What has driven performance in 9mFY15?
  • The demand for new and used trucks remained sluggish on the back of weak industrial output and poor infrastructure activity. With slump in commercial vehicle sales and contraction in demand for truck loans, the loan growth for the company have also taken a hit.

    Sluggish AUM growth; New CV segment continues to languish
    (Rs m) 9mFY14 % of total 9mFY15 % of total Change
    Assets under management 537,815   555,467   3.3%
    New CVs 69,852 13.0% 47,845 8.6% -31.5%
    Pre-owned CVs 452,130 84.1% 516,148 92.9% 14.2%

  • Higher credit costs and poor income performance has weighed down the profitability of the company. Asset quality pressures continue to dent the earnings performance of Shriram Transport Finance. The profits for the first nine months were hurt largely due to poor other income performance, sluggish top-line and higher credit costs.

  • The business performance has remained muted with assets under management (AUM) growing by sluggish 3.3% YoY during 9mFY15. The new CV segment continues to languish, declining 32% YoY. While the Used CV segment has reported a tepid 14.2% YoY growth, indicating CV financing business is yet to pick up.

  • While the yields have improved, the margins' fall was contained at around 6.6% levels (6.8% in 9mFY14).
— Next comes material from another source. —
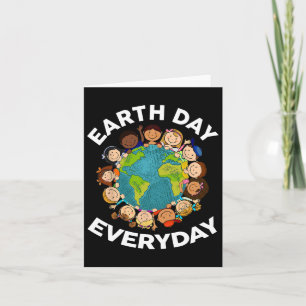 Earth Day Jeden Tag Shirt Kinder Kleinkind Lehrer  Karte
While the margin pressures are here to stay, the management would continue to strive back to 7.0% levels.

  • STFC's borrowing profile continued to remain tilted towards banks with 81% of funding coming from banks during 3QFY15.
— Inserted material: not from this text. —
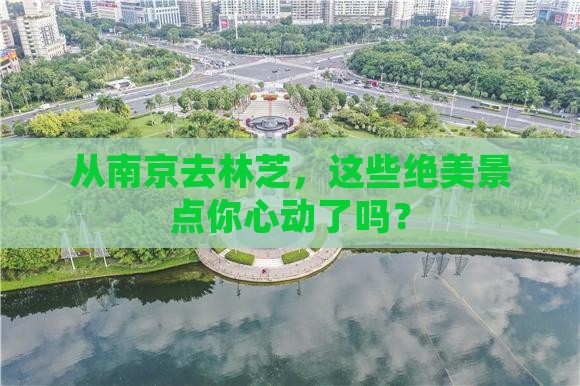从南京去林芝，这些绝美景点你心动了吗？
  • The provision coverage ratio stood at healthy 79% during 9mFY15.

  • Capital adequacy ratio for the company has remained healthy at 21%. But RoEs for STFC have dipped to 14% levels during 9mFY15, down from higher levels of 16.8% in 9mFY14.
What to expect?
At the current price of Rs 1,186, the stock is valued at 2.1 times our FY17 estimated adjusted book value. Overall 9mFY15 was rather disappointing for the company given the fact that clarity of economic revival, uncertainty in monsoons and prolonged resolution of mining activity issues failed to support the business growth. Although loan growth may pick up in coming quarters, margins and asset quality are expected to remain under pressure. We recommend investors to wait before buying the stock at more attractive valuations. Please ensure that you broadly follow our suggested asset allocation and that no single stock comprises more than 4-5% of your portfolio.